Foto: Divulgação/Redes Sociais

 O prefeito de Belo Jardim, Gilvandro Estrela, criticou nesta terça-feira (17) o pagamento de altos cachês a artistas em eventos promovidos por prefeituras. Durante discurso, ele citou valores recebidos por nomes como Wesley Safadão e Gusttavo Lima, destacando que, em seu município, não seriam contratados por cifras elevadas.

“Não vou deixar o povo passar necessidade para pagar R$ 1 milhão para uma banda”, declarou o gestor.

A fala ocorreu durante a posse de Pedro Freitas como presidente da Associação Municipalista de Pernambuco, em meio a discussões entre prefeitos sobre os custos das contratações artísticas.

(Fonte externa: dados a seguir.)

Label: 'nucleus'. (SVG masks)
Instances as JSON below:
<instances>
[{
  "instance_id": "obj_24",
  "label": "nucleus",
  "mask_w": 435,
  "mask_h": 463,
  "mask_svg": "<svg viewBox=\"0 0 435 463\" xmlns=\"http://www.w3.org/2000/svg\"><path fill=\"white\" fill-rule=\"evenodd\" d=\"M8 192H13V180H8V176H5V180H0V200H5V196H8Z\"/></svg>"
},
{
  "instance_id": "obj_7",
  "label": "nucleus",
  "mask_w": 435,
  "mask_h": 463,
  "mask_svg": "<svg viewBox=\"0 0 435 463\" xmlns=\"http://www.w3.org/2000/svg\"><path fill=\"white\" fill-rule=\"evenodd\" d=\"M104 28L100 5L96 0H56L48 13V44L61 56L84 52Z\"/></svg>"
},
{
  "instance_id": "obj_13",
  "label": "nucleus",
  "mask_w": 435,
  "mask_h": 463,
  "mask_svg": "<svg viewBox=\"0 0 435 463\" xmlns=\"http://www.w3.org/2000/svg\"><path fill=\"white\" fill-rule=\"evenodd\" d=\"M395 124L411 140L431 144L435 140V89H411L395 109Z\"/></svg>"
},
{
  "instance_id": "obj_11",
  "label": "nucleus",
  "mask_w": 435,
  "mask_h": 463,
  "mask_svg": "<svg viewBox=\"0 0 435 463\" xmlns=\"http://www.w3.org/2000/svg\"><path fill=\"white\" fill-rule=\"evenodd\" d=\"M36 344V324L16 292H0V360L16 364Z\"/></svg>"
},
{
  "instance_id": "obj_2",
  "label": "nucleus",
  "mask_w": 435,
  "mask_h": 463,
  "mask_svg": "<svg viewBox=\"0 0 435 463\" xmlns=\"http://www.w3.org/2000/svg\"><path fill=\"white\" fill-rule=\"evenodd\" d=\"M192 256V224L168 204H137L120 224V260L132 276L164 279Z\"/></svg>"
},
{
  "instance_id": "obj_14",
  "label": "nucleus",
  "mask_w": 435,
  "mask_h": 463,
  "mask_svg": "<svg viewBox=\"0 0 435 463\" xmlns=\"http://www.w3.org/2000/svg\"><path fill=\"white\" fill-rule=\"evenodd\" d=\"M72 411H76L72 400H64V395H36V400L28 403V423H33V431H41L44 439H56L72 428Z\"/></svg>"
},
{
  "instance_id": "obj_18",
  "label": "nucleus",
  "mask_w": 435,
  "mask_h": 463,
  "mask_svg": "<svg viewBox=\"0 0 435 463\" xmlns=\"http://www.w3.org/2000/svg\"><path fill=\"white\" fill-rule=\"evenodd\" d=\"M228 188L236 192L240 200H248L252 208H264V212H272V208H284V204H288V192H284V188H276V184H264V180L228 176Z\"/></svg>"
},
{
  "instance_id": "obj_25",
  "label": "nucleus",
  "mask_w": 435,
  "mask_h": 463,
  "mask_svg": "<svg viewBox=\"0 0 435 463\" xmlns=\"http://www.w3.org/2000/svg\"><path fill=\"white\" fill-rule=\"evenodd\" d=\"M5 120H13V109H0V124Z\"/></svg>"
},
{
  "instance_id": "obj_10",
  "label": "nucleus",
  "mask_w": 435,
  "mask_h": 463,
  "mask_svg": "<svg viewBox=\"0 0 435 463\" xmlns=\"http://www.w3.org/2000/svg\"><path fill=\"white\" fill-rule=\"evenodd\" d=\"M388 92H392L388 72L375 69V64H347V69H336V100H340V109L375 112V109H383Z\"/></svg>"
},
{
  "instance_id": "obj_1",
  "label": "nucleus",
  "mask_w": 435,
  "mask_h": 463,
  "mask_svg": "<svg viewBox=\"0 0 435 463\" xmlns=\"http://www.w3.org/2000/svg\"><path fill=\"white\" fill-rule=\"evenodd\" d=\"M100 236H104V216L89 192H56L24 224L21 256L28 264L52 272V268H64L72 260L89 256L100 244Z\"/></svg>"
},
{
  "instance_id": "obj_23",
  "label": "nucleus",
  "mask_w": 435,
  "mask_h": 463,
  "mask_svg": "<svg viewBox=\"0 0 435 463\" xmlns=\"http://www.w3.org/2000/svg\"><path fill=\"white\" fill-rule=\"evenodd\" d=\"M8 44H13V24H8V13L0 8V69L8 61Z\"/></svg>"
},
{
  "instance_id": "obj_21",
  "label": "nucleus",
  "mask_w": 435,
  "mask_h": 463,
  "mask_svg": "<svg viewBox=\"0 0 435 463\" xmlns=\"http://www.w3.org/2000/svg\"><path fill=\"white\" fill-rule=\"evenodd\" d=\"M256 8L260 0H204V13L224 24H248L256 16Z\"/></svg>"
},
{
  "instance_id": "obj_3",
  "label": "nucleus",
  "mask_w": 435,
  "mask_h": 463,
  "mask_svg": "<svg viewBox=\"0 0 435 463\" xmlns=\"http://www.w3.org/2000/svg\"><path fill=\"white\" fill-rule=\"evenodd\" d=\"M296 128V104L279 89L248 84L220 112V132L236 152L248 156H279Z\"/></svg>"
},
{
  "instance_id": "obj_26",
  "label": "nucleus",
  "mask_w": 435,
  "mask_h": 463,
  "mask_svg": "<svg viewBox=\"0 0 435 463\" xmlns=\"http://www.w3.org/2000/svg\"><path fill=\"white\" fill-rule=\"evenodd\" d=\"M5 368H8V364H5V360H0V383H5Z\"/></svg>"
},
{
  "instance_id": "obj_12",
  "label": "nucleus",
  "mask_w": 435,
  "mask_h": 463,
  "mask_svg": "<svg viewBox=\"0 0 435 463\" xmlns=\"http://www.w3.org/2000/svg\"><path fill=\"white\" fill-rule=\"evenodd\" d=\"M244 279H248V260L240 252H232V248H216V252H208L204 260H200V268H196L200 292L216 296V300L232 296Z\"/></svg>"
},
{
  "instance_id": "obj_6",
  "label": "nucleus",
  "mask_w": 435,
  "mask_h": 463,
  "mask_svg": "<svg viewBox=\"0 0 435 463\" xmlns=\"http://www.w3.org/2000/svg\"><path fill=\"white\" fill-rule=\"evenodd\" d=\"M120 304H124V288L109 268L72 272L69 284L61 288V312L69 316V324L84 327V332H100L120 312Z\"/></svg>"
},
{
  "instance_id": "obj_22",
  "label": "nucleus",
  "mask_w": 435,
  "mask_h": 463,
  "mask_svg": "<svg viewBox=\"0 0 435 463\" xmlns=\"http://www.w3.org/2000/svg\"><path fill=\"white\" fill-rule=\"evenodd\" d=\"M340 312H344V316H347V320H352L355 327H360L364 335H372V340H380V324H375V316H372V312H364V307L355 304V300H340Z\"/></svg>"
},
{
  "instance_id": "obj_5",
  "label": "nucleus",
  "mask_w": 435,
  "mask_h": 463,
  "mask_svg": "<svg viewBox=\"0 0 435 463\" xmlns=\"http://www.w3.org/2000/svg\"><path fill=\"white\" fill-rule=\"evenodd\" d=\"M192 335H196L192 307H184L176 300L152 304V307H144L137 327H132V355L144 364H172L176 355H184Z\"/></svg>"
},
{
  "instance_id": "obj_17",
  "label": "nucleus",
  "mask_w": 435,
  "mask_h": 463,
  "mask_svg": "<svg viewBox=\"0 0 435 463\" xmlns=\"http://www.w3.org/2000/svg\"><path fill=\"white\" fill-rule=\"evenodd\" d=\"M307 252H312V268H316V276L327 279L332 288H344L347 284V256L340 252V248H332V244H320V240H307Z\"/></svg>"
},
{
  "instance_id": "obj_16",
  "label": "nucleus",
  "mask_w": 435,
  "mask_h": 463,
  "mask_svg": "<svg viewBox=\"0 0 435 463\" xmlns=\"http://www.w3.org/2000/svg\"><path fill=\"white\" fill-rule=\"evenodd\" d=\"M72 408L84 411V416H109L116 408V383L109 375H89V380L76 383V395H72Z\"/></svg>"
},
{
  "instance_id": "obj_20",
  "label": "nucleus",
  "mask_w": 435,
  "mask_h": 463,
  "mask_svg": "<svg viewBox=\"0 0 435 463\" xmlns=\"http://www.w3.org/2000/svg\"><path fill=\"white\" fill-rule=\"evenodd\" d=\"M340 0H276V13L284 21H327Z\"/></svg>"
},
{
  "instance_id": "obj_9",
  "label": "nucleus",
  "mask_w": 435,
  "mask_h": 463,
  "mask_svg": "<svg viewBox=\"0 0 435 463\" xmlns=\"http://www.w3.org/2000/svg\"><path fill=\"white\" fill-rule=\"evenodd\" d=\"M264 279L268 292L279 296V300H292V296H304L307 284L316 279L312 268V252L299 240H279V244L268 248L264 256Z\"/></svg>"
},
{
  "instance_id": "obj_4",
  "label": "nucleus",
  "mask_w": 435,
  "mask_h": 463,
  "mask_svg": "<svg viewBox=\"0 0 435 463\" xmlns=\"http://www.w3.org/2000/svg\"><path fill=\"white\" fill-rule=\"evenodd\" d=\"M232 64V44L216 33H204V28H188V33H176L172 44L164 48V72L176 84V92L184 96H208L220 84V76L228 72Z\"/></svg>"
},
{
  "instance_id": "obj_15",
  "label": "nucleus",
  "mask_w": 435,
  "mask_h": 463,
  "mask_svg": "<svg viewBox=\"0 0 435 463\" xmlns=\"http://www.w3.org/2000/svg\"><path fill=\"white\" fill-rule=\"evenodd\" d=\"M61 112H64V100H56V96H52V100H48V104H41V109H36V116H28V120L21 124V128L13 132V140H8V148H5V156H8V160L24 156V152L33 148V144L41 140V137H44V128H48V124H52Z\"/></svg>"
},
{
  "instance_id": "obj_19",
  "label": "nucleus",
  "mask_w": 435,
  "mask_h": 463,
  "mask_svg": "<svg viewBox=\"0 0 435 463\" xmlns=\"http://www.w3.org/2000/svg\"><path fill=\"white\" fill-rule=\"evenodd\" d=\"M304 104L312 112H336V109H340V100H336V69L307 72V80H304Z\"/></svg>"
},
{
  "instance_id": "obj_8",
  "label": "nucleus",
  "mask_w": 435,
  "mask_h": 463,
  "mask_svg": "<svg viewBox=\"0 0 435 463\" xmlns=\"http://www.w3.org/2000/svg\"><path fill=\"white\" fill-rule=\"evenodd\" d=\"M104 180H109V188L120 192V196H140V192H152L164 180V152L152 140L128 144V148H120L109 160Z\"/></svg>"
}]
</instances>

No encontro, gestores municipais aprovaram a criação de um teto de R$ 350 mil para cachês pagos em eventos públicos. A definição foi baseada em uma pesquisa realizada pela Amupe, que contou com a participação de 81% dos municípios pernambucanos. Entre as 149 cidades, 96% dos prefeitos defenderam a padronização dos valores.

As sugestões apresentadas variaram entre R$ 300 mil e R$ 400 mil, sendo o limite de R$ 350 mil adotado como um ponto de equilíbrio.

A medida também resulta de diálogo com órgãos de controle, como o Tribunal de Contas de Pernambuco e o Ministério Público de Pernambuco, que acompanham os gastos públicos com eventos. O objetivo é reforçar a responsabilidade fiscal nas contratações.

Segundo Pedro Freitas, a recomendação não retira a autonomia dos municípios. Ele afirmou que o teto funciona como orientação, considerando a realidade financeira de cada cidade, e pode prever exceções dentro de um conjunto de ações voltadas ao equilíbrio dos gastos públicos.